Does that mean that everyone can upgrade weapons and armor, but people with the perk can go to the superior one?
Your info is awesome except when you said, "There was no difference in statistics, only how it looked." This is disturbing.
Why would developer resources be put into something purely aesthetic and with absolutely no causal relationship with the combat system or AI? If something looks different it it should have different properties. Why clutter up the game with recipes only useful when playing dollhouse dress-up games?
Shouldn't you pick dragon AND light or heavy? or is dragon its own class
That's what I said. There are two branches on the Smithing tree. One goes through the Light Armors and includes special types; Plate and Scale. The other goes through the Heavy Armors. Both end up at Dragon. Dragon is supposed to have light and heavy versions.

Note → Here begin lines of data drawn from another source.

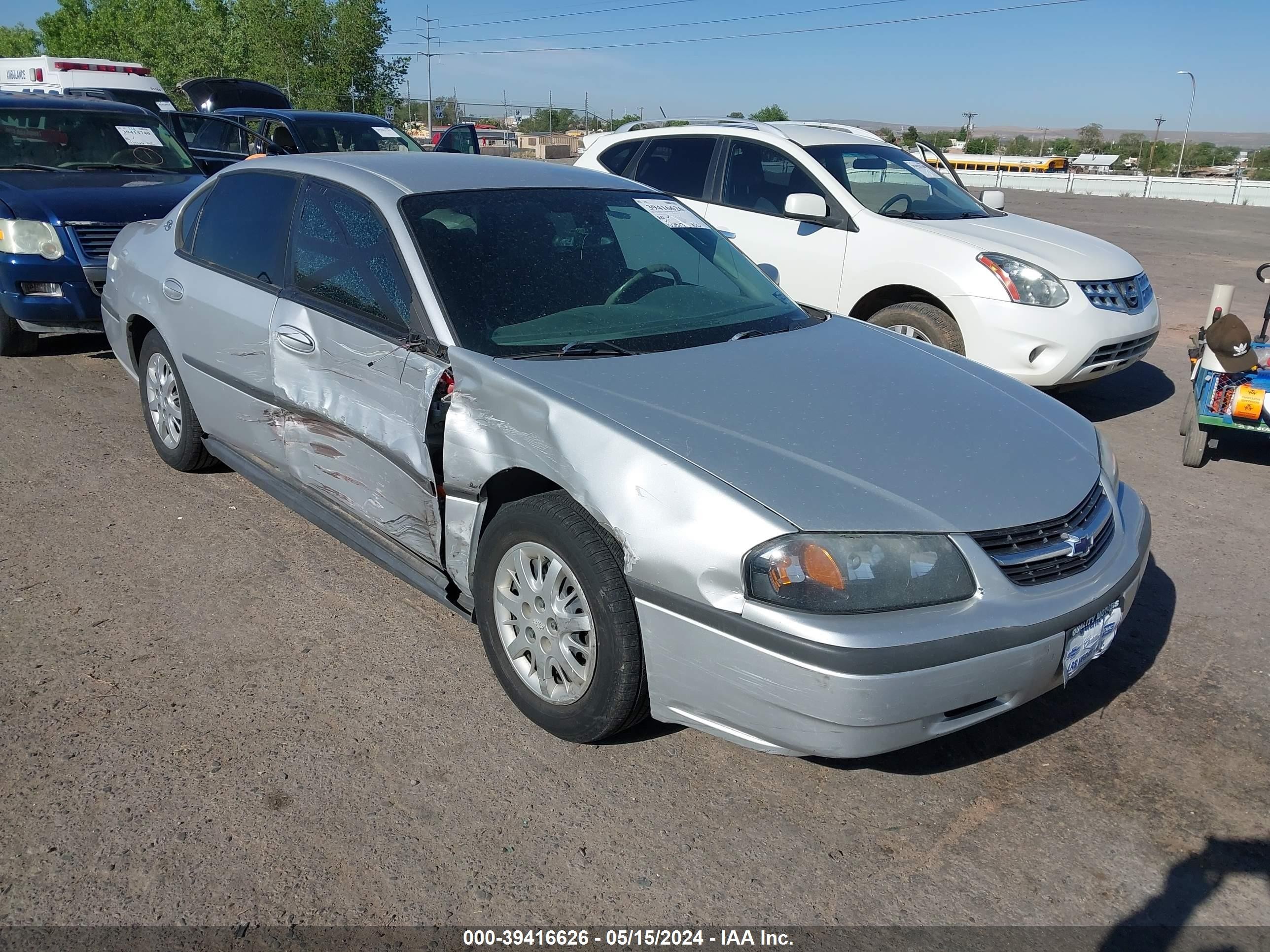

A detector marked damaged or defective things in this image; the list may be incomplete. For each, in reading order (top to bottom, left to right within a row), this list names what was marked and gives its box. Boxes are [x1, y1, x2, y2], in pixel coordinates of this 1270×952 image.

damaged silver sedan [99, 155, 1152, 761]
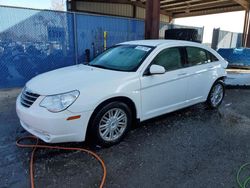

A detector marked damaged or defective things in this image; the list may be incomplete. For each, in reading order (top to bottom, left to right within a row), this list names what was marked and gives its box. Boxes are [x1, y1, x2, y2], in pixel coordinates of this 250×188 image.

damaged vehicle [15, 39, 227, 147]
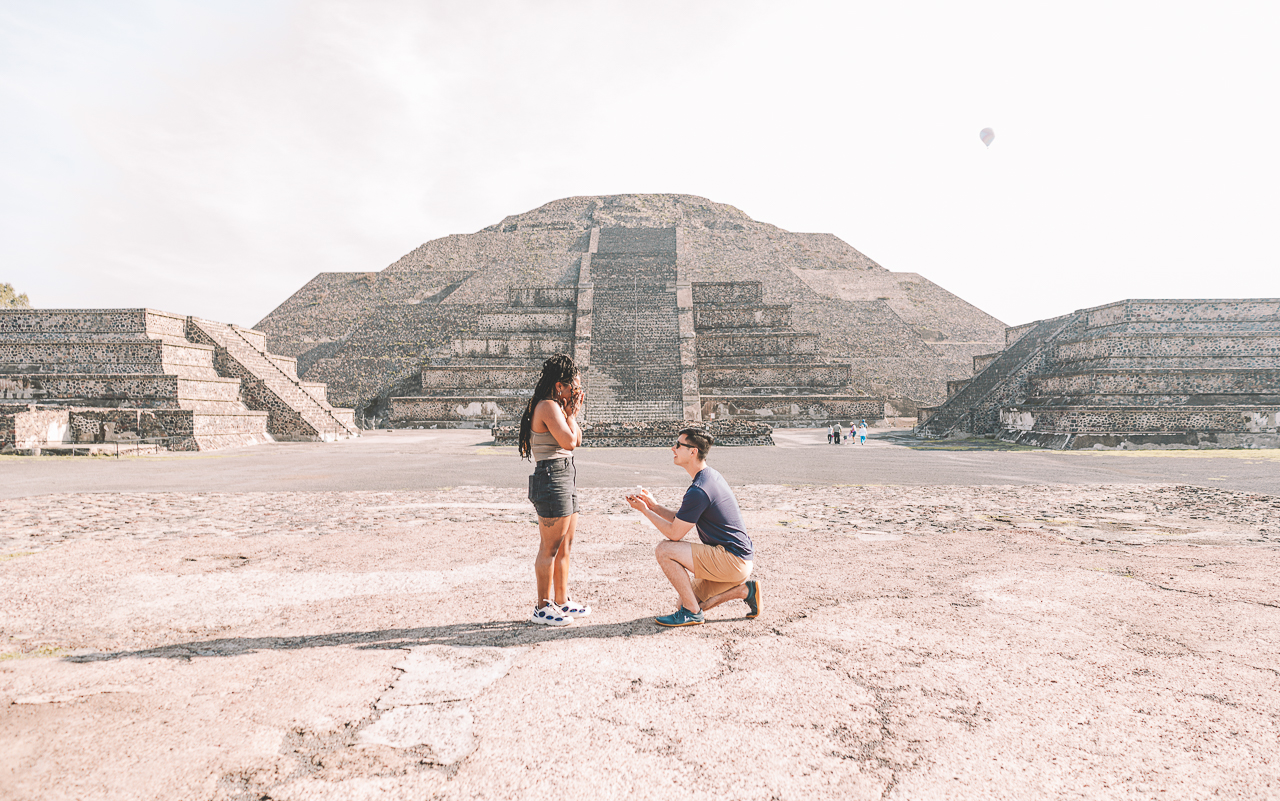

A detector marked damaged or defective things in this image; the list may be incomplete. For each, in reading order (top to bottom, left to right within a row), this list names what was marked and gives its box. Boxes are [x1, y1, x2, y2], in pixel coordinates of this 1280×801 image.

cracked pavement [2, 450, 1280, 793]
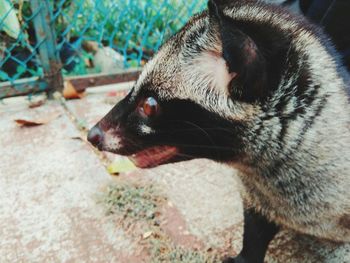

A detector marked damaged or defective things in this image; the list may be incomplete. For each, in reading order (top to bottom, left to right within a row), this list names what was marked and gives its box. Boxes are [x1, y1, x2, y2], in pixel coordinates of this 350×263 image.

That's what I said. There are two branches on the Smithing tree. One goes through the Light Armors and includes special types; Plate and Scale. The other goes through the Heavy Armors. Both end up at Dragon. Dragon is supposed to have light and heavy versions.
Does that mean that everyone can upgrade weapons and armor, but people with the perk can go to the superior one?
Yes. Everyone can turn an item from normal to fine. You can only make items beyond Iron/Leather/fur if you have the perk. You can only increase from fine to superior if you have the perk. To upgrade, you need an ingot of the same type (i.e. steal to upgrade steal sword).